Cannabis and research do not have a long, happy history together.
For decades, cannabis research was suppressed by the government as a tool of prohibition. Positive research findings threatened the propaganda of the devil’s lettuce and the monopoly of single-molecule medicine.
Today, when cannabis is legal for nearly half of Americans recreationally and even more medicinally, cannabis research is exploding. But traditional research mediums are costly, time-intensive, and still biased. So what are cannabis companies and consumers to do?
Take the matter into their own hands with consumer-based cannabis research.
What is Consumer-Based Research?
There is no formal definition of consumer-based research. Traditional scientific research is conducted using the scientific method, a model of knowledge acquisition that has been used for centuries.
It begins with an observation and a question: why does X cause Y, can X do this and that to Y, and so on. From there, a scientist develops a hypothesis, a predicted outcome or answer. To test this hypothesis, an experiment is designed. This experiment must be carefully controlled and test as few variables as possible: one variable at a time is the gold standard. Data is gathered from these tests and then analyzed to find a conclusion. It is a solid model that has worked well for centuries.
But cannabis throws a wrench in these works as it does for so many things. Cannabis is not a single molecule: it is an entire plant made up of hundreds of different compounds that all work together synergistically to cause an effect.
Consumer-based research, often called real-world data gathering, takes the scientific process out of the lab and into the world. There is no extreme vetting of participants to ensure they meet rigorous control models. There is no isolated lab setting where the trials and struggles of the outside world fall away. There is no focus on a single molecule.
Instead, consumer-based research seeks to put consumers in a real setting and see what happens. Data is still gathered in a robust and comprehensive manner before being analyzed. The result is faster, more cost-effective, and often, more indicative of real-world results than traditional research models.

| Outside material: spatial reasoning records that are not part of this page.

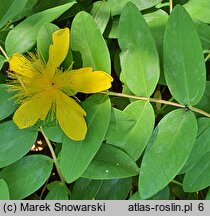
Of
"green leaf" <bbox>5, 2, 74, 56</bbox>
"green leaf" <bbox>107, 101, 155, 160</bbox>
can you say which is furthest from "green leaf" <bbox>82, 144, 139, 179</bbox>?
"green leaf" <bbox>5, 2, 74, 56</bbox>

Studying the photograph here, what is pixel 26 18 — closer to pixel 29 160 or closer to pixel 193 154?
pixel 29 160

How Consumer-Based Research Studies Collect Data
One of the biggest challenges with taking research outside the lab is ensuring participants can provide robust and standardized data on their experiences. That’s where MoreBetter comes in. The company began as a cannabis journaling app to help medical patients gain a better understanding of how certain products affected their symptoms.

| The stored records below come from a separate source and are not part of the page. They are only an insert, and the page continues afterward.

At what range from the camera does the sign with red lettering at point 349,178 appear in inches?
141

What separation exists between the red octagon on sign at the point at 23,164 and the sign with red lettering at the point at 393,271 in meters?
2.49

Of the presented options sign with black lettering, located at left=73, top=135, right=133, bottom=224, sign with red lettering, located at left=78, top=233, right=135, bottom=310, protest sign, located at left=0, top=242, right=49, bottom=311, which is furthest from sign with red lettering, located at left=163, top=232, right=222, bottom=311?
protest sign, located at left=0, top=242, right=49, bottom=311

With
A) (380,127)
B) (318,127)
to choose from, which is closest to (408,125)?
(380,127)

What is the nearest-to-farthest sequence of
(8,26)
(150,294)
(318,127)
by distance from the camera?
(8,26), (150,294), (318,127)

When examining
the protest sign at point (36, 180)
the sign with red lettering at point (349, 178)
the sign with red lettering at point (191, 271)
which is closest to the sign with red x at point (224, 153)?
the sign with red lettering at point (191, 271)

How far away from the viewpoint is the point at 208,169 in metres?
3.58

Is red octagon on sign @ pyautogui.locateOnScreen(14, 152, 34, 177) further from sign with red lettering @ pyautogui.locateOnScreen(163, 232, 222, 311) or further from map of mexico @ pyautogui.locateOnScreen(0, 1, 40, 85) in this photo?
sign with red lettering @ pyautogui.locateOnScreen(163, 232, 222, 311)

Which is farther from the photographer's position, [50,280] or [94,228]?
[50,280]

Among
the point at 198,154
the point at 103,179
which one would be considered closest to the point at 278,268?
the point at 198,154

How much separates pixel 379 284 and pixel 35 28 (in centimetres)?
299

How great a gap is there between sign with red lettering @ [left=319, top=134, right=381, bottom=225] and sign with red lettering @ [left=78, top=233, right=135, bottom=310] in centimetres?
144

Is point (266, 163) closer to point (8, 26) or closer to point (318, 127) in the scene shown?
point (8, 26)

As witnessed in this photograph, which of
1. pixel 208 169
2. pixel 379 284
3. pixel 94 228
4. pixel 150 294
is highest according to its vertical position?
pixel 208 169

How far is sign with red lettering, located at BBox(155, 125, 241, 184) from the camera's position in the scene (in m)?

MoreBetter was born to help alternative medicine companies gather real-world consumer results to better tailor their marketing efforts. If 1,000 people weighed in on the effects of a supplement or cannabis product, the company would know which claims were actually backed by experience, and which fell short.
To date, MoreBetter has run over dozens of real-world data collections with 15 published studies.
“Traditional research models can be archaic in their timelines and cost-prohibitive for small brands who don’t have tens of millions of dollars to spend on research,” said Tyler Dautrich, COO of MoreBetter. “The pace of innovation in cannabis is crazy. It can take anywhere from nine to 24 months for a single study to publish, so it’s easy to feel like research will never catch up with the industry.”
MoreBetter aims to help businesses systematically collect structured data from consumers in a way that meets the standard of the observational scientific method, where researchers observe and record behaviors without manipulating them. If you want to contribute to a study, join MoreBetter’s email list to get notified when new data collections launch.
MoreBetter began seeing more interest in consumer-based research back in 2020, when clinical research was halted. “Real-world data collection can continue to push research forward. It can become a first step, rather than waiting for traditional research to catch up.”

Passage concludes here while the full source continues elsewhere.